--- Documento de origem ---

Decisão: IMPROCEDENTE
Sumário: Sumário (art.º 663º nº 7 do CPC)

As normas que regem o Processo Especial de Revitalização devem ser interpretadas restritivamente, no sentido de que esse processo não é aplicável às pessoas singulares que não sejam comerciantes ou empresários, nem exerçam, por si mesmos, qualquer actividade económica autónoma e por conta própria.
Decisão Texto Parcial:
Decisão Texto Integral:

ACORDAM OS JUÍZES DO TRIBUNAL DA RELAÇÃO DE LISBOA

I. RELATÓRIO

JORGE …… e ISABEL …… residentes na Rua ……, requereram, em 31.01.2016, na Secção de Comércio da Comarca de Lisboa Oeste, a sua sujeição a processo especial de revitalização.

Alegaram, para tanto, e em síntese, que:
1. Os Requerentes contraíram casamento a 3 de Fevereiro de 2010;
2. O Requerente tem 35 anos de idade e a Requerente tem 41 anos de idade, e têm dois filhos, com 12 e 9 anos de idade.
3. O Requerente encontra-se actualmente desempregado, auferindo a título de subsídio de desemprego o valor mensal médio de €400,00.
4. A Requerente exerce funções como Operadora de Posto, auferindo uma remuneração mensal líquida no valor médio de €600,00.
5. A situação de desemprego em que se encontra o Requerente originou um decréscimo significativo no rendimento do agregado familiar.
6. Os Requerentes, para financiamento de habitação própria, contraíram um mútuo com hipoteca junto do Banco Comercial Português, S.A., encontrando-se actualmente em dívida o montante de €96.994,00, e estando vinculados a uma prestação mensal no valor de €291,00.
7. Para fazer face às despesas correntes do agregado familiar e ao cumprimento de todas as obrigações assumidas, os Requerentes contraíram também alguns créditos pessoais junto dos Bancos e das Instituições de Crédito, o que conduziu o agregado familiar dos Requerentes a uma situação económica difícil.
8. Os Requerentes encontram-se em dificuldades sérias para cumprir pontualmente todas as suas obrigações.
9. Os Requerentes pretendem diminuir o valor das prestações mensais a que se encontram vinculados, com vista a cumprirem todas as suas obrigações.
10. Nesta conformidade, pretendem os Requerentes encetar negociações com os seus credores, conducentes à sua revitalização, por meio da aprovação de um Plano de Recuperação.

O Tribunal a quo proferiu, em 02.02.2016, despacho liminar de rejeição do requerimento, por entender que o processo especial de revitalização não é aplicável a pessoas singulares não titulares de empresas.

Inconformados com o assim decidido, os requerentes interpuseram recurso de apelação, relativamente à aludida decisão.

São as seguintes as CONCLUSÕES dos recorrentes:

i. A Sentença ora recorrida violou as disposições conjugadas dos artigos 17.º-A, n.º 1.º, n.º 2 e 2.º, n.º 1, todos do C.I.R.E.
ii. Sucede que, no presente caso, o Tribunal a quo entendeu não se encontrar justificado o recurso ao Processo Especial de Revitalização, por em causa não estar preenchido o pressuposto subjetivo que se traduz, alegadamente, no facto de o mesmo apenas se poder aplicar a pessoas que exerçam por si atividade económica.

--- Registos a utilizar ---

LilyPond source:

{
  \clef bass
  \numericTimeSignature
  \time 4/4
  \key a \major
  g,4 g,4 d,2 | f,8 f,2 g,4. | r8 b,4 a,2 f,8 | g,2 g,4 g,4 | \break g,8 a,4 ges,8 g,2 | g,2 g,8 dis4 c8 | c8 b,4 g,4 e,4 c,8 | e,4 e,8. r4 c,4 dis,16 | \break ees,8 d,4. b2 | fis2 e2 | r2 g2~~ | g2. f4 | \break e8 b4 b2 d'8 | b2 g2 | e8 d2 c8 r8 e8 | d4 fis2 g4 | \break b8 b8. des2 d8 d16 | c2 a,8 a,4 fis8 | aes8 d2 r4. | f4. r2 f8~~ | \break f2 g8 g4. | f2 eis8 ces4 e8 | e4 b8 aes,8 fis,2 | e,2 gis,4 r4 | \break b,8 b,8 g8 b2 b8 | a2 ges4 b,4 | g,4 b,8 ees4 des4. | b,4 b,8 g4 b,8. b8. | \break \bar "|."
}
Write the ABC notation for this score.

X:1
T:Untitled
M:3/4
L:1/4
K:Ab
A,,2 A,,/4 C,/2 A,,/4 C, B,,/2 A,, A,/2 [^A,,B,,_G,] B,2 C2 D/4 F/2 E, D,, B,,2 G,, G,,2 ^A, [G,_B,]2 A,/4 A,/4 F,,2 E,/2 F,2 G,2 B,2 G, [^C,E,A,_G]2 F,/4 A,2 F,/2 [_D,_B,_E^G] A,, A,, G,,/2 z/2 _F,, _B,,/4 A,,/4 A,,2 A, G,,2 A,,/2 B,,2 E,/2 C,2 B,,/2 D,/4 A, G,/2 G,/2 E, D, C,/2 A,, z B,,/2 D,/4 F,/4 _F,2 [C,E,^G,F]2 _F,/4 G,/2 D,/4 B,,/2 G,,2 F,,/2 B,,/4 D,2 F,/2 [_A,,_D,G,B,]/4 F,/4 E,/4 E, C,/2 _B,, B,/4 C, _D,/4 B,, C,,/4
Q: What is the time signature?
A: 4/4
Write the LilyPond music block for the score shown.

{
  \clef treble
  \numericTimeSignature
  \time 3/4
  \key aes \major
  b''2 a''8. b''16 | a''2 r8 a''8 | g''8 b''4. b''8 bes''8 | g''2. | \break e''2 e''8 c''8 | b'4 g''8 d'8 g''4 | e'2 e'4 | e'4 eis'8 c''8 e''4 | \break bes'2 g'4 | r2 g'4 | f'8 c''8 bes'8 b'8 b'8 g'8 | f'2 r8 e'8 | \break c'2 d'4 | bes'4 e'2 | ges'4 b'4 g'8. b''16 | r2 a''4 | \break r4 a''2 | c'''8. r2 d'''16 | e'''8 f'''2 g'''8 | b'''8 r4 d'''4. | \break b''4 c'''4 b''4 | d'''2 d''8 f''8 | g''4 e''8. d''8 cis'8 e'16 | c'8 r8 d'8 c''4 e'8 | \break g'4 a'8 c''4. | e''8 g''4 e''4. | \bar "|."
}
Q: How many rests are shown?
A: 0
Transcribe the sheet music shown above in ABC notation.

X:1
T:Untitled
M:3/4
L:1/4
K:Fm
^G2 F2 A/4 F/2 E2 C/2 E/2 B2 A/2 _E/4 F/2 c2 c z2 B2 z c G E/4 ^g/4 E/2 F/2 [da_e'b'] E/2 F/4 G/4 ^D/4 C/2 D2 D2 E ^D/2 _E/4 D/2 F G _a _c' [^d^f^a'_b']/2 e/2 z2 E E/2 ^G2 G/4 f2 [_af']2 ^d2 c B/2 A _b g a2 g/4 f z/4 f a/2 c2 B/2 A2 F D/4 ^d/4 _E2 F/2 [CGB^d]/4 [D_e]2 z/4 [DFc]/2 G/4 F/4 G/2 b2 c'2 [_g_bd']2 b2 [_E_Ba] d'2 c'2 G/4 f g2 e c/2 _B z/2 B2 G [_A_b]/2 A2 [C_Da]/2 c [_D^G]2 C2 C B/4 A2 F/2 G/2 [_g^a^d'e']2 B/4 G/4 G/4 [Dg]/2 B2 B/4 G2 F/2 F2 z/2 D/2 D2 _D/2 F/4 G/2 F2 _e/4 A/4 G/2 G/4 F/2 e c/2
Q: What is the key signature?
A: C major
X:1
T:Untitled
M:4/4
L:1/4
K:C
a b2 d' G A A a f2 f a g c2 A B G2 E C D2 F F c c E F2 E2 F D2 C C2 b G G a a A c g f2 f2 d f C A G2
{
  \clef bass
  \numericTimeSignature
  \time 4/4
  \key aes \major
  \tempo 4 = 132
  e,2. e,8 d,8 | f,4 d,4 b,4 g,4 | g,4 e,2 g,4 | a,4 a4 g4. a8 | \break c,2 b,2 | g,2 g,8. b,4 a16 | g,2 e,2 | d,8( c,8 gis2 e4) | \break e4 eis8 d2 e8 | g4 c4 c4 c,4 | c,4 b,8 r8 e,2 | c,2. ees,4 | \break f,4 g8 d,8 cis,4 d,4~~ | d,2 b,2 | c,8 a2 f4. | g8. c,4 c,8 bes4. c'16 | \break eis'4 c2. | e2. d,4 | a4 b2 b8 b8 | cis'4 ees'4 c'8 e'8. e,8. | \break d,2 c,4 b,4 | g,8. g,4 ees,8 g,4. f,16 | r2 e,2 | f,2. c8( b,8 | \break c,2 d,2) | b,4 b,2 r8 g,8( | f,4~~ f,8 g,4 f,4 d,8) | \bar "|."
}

---

• **Objetivos**:
1. Selecione e copie todas as linhas dos registos que contêm a palavra "score". Tenha em conta a distinção entre maiúsculas e minúsculas.
2. Dê seguimento ao acórdão sobre o processo especial de revitalização, começando a seguir à última frase apresentada.

• **Problemas resolvidos**:
1.
Write the ABC notation for this score.
Write the LilyPond music block for the score shown.

2.
iii. Porém, não podemos anuir com tal decisão.
iv. Desta feita, não podemos deixar de relevar o facto de a própria lei não fazer qualquer distinção entre devedores comerciantes ou empresários, ou exercendo por si mesmos qualquer atividade autónoma e por conta própria, e os devedores pessoas singulares não empresários.

v. Desde logo, porque o próprio artigo 17.º-A do C.I.R.E se refere ao "devedor" em sentido lato, pelo que, no seguimento de diversa Doutrina e Jurisprudência defendemos que não tendo o legislador procedido a tal distinção, não deverá por sua vez o aplicador da lei fazê-lo.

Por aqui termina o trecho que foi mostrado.